━━━ Entries shown ━━━
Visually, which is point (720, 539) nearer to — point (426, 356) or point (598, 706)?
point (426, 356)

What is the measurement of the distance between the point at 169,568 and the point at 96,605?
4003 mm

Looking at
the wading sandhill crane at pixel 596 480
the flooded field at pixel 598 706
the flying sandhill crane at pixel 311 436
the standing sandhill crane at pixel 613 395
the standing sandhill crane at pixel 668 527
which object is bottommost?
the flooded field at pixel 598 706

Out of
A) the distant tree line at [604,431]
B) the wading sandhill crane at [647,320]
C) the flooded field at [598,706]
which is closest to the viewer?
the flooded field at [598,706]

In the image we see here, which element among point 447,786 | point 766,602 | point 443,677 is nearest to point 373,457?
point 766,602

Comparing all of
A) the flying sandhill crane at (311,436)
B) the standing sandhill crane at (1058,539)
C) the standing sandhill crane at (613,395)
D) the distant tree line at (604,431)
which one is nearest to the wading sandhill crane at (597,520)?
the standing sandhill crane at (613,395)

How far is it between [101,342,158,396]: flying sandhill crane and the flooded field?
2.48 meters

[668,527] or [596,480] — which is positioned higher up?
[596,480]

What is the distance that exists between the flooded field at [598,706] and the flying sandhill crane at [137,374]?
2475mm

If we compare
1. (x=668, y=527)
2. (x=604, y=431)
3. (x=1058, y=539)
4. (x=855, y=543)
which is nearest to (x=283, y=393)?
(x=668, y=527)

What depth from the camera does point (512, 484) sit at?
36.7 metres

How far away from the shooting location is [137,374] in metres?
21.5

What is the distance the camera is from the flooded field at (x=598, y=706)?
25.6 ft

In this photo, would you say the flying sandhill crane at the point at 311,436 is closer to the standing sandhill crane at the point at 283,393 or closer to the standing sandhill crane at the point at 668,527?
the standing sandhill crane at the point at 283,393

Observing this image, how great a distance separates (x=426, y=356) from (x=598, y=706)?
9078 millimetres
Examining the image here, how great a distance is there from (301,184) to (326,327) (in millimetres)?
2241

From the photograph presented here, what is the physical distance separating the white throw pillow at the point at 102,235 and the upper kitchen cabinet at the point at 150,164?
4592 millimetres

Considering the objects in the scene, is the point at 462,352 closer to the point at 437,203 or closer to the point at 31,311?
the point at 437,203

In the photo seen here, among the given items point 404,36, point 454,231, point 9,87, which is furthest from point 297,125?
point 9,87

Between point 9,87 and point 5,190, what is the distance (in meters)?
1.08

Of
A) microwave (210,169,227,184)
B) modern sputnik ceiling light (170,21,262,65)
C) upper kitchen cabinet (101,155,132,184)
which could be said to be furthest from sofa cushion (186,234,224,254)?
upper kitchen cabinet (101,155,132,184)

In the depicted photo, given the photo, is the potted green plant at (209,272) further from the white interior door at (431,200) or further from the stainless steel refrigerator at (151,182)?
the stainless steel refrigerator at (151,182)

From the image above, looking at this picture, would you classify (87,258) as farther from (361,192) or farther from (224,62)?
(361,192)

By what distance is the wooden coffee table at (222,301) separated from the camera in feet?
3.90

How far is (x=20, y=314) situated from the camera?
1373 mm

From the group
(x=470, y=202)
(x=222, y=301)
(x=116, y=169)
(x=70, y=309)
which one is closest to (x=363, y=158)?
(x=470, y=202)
━━━
## Your objective
Extract every record and return it verbatim.

## Written response
Visually, which is point (720, 539) nearer to — point (426, 356) or point (598, 706)?
point (426, 356)

What is the measurement of the distance between the point at 169,568 and the point at 96,605?
4003 mm

Looking at
the wading sandhill crane at pixel 596 480
the flooded field at pixel 598 706
the flying sandhill crane at pixel 311 436
the standing sandhill crane at pixel 613 395
the standing sandhill crane at pixel 668 527
which object is bottommost?
the flooded field at pixel 598 706

Out of
A) the distant tree line at [604,431]
B) the wading sandhill crane at [647,320]
C) the flooded field at [598,706]
which is closest to the viewer?
the flooded field at [598,706]

In the image we see here, which element among point 447,786 | point 766,602 | point 443,677 is nearest to point 373,457?
point 766,602

Comparing all of
A) the flying sandhill crane at (311,436)
B) the standing sandhill crane at (1058,539)
C) the standing sandhill crane at (613,395)
D) the distant tree line at (604,431)
which one is nearest to the wading sandhill crane at (597,520)?
the standing sandhill crane at (613,395)

How far is it between [101,342,158,396]: flying sandhill crane and the flooded field?
2.48 meters

[668,527] or [596,480] — which is positioned higher up?
[596,480]

What is the distance that exists between the flooded field at [598,706] and the flying sandhill crane at [137,374]?
2475mm

If we compare
1. (x=668, y=527)
2. (x=604, y=431)
3. (x=1058, y=539)
4. (x=855, y=543)
which is nearest to (x=283, y=393)?
(x=668, y=527)

What depth from the camera does point (512, 484) sit at?
36.7 metres

How far away from the shooting location is [137,374] in metres?
21.5

What is the distance the camera is from the flooded field at (x=598, y=706)?
25.6 ft

In this photo, would you say the flying sandhill crane at the point at 311,436 is closer to the standing sandhill crane at the point at 283,393 or closer to the standing sandhill crane at the point at 668,527?
the standing sandhill crane at the point at 283,393

Observing this image, how great a distance separates (x=426, y=356) from (x=598, y=706)?
9078 millimetres
Examining the image here, how great a distance is there from (301,184) to (326,327) (in millimetres)?
2241

From the photograph presented here, what is the physical distance separating the white throw pillow at the point at 102,235 and the upper kitchen cabinet at the point at 150,164?
4592 millimetres

Considering the objects in the scene, is the point at 462,352 closer to the point at 437,203 or closer to the point at 31,311?
the point at 437,203

In the photo seen here, among the given items point 404,36, point 454,231, point 9,87, which is furthest from point 297,125?
point 9,87

Between point 9,87 and point 5,190, what is the distance (in meters)?
1.08

Of
A) microwave (210,169,227,184)
B) modern sputnik ceiling light (170,21,262,65)
C) upper kitchen cabinet (101,155,132,184)
which could be said to be furthest from sofa cushion (186,234,224,254)?
upper kitchen cabinet (101,155,132,184)

In the depicted photo, given the photo, is the potted green plant at (209,272) further from the white interior door at (431,200) or further from the stainless steel refrigerator at (151,182)?
the stainless steel refrigerator at (151,182)

From the image above, looking at this picture, would you classify (87,258) as farther from (361,192) or farther from (224,62)?
(361,192)

By what distance is the wooden coffee table at (222,301) separated from the camera in feet?
3.90

How far is (x=20, y=314) situated from the camera?
1373 mm

From the group
(x=470, y=202)
(x=222, y=301)
(x=116, y=169)
(x=70, y=309)
which one is closest to (x=363, y=158)?
(x=470, y=202)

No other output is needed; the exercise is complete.